The researchers found "no trial-limiting safety concerns" after volunteers received their two doses of vaccine, but there were some mild to moderate side effects, such as some pain at the injection site, and there were more of those the higher the dose of the vaccine.
After the first vaccination, adverse events were reported by five participants in the 25-microgram group, 10 in the 100-microgram group, and eight in the 250-microgram group. Then after the second vaccination, such events occurred in seven of 13 participants in the 25-microgram group, all 15 in the 100-microgram group, and all 14 in the 250-microgram group, with three of those participants reporting "one or more severe events," according to the study.
The most commonly reported systemic adverse events following second vaccination at the 100-microgram dose were fatigue, among 80%; chills, among 80%; headache, among 60%; and myalgia or muscle pain, among 53%; all of which were transient and mild or moderate in severity, as noted in Moderna's press release.

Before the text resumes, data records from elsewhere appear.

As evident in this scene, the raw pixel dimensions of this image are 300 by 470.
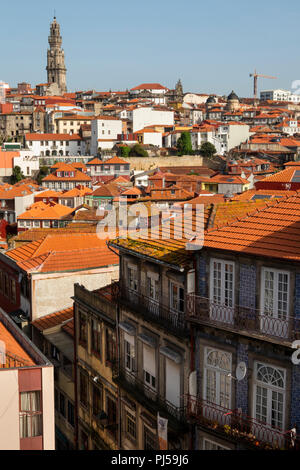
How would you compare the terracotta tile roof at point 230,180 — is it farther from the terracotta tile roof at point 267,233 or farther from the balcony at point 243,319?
the balcony at point 243,319

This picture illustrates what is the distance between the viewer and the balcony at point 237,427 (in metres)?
11.4

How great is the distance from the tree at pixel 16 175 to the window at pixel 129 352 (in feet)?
290

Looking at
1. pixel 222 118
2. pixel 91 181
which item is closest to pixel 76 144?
pixel 91 181

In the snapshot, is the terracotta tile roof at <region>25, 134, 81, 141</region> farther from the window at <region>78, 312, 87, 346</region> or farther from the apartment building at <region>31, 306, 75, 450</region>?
the window at <region>78, 312, 87, 346</region>

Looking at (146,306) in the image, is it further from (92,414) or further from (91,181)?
(91,181)

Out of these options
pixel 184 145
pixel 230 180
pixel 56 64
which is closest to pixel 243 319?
pixel 230 180

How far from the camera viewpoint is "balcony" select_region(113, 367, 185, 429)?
552 inches

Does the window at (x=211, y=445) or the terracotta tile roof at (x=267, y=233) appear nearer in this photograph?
the terracotta tile roof at (x=267, y=233)

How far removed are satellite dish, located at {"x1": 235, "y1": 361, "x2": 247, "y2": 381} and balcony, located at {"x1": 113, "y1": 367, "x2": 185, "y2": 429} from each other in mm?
2273

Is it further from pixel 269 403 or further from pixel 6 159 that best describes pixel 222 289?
pixel 6 159

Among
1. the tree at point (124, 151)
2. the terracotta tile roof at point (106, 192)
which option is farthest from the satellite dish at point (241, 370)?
the tree at point (124, 151)

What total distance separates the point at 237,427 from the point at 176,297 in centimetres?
332

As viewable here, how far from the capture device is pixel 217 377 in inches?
507

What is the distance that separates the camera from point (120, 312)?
16.9 m
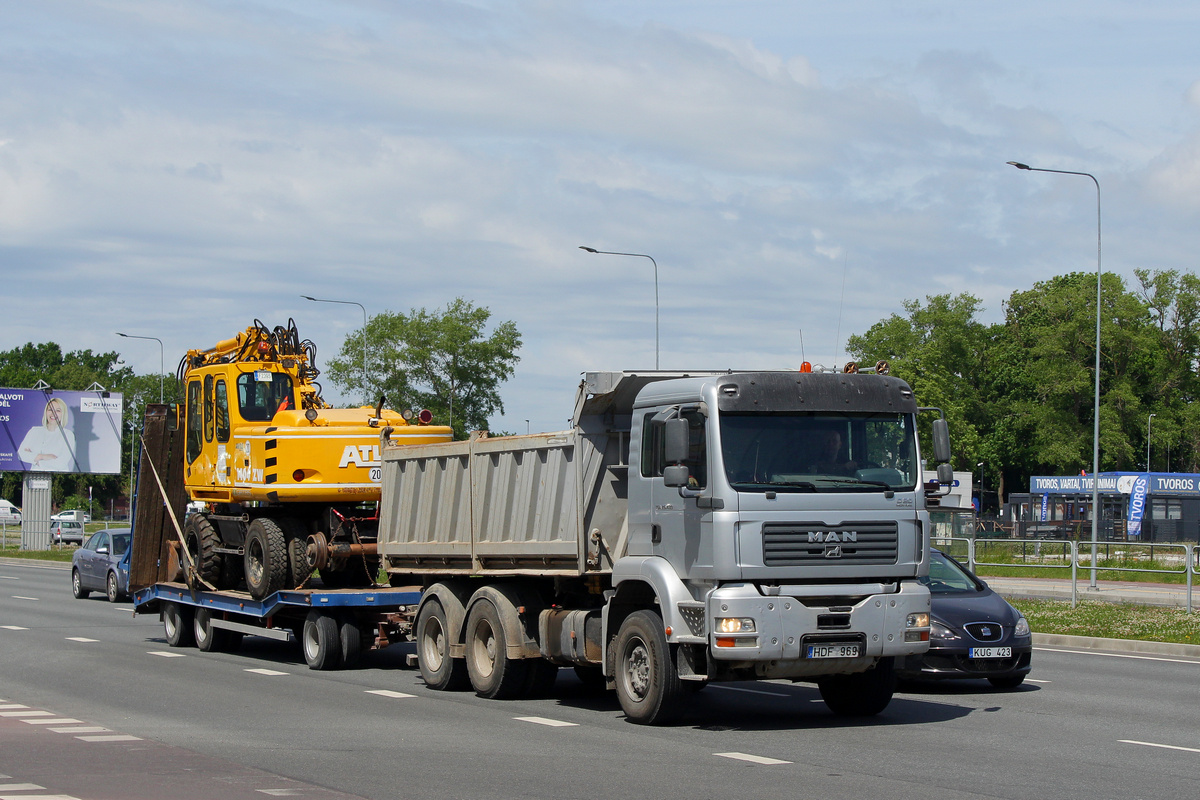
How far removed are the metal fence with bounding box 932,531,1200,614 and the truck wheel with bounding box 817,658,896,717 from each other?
39.8 ft

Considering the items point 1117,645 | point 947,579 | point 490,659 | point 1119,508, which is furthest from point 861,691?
point 1119,508

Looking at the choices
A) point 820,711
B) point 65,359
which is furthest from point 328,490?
point 65,359

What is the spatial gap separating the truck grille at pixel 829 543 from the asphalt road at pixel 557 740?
141 centimetres

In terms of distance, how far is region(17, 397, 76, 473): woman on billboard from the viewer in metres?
63.4

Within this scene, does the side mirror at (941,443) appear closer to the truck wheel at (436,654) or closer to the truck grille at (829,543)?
the truck grille at (829,543)

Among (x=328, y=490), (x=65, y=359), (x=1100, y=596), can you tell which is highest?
(x=65, y=359)

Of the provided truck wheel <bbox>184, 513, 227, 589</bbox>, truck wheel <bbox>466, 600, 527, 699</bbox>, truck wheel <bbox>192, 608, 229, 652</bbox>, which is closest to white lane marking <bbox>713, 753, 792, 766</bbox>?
truck wheel <bbox>466, 600, 527, 699</bbox>

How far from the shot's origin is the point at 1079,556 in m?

The study data also showed that the vaccine induced an antibody response. Antibodies are the proteins the body makes to fight infection.
Specifically, all participants developed neutralizing antibodies to the virus at levels similar to those seen in people who've naturally recovered from Covid-19, according to the study. Neutralizing antibodies bind to the virus, disabling it from attacking human cells.
The researchers measured two types of immune responses, Jackson said.
"Those two types of responses support each other. We know that the antibodies are being produced and it appears that there's function after vaccination that serves to block the ability of the virus to enter cells. So it neutralizes the activity of the virus," she said.
But more research is needed.
"What do we really want to know? We want to know whether the vaccine is safe and effective, that's what we want to know," said Dr. Paul Offit, a member of the NIH panel that's setting a framework for vaccine studies in the United States, who was not involved in the new study.
With the study, "we know that it's safe in 45 people, which is not going to be the 20 million people or 200 million people who are going to get it here in the United States," said Offit, who is also director of the Vaccine Education Center and an attending physician in the Division of Infectious Diseases at Children's Hospital of Philadelphia.
"So we know that it doesn't have a very common side effect problem, that's what we know," he said. "Then we don't know anything about efficacy, which is what we really want to know. Is this vaccine going to work? The only way to know that is to do a so-called Phase 3 trial."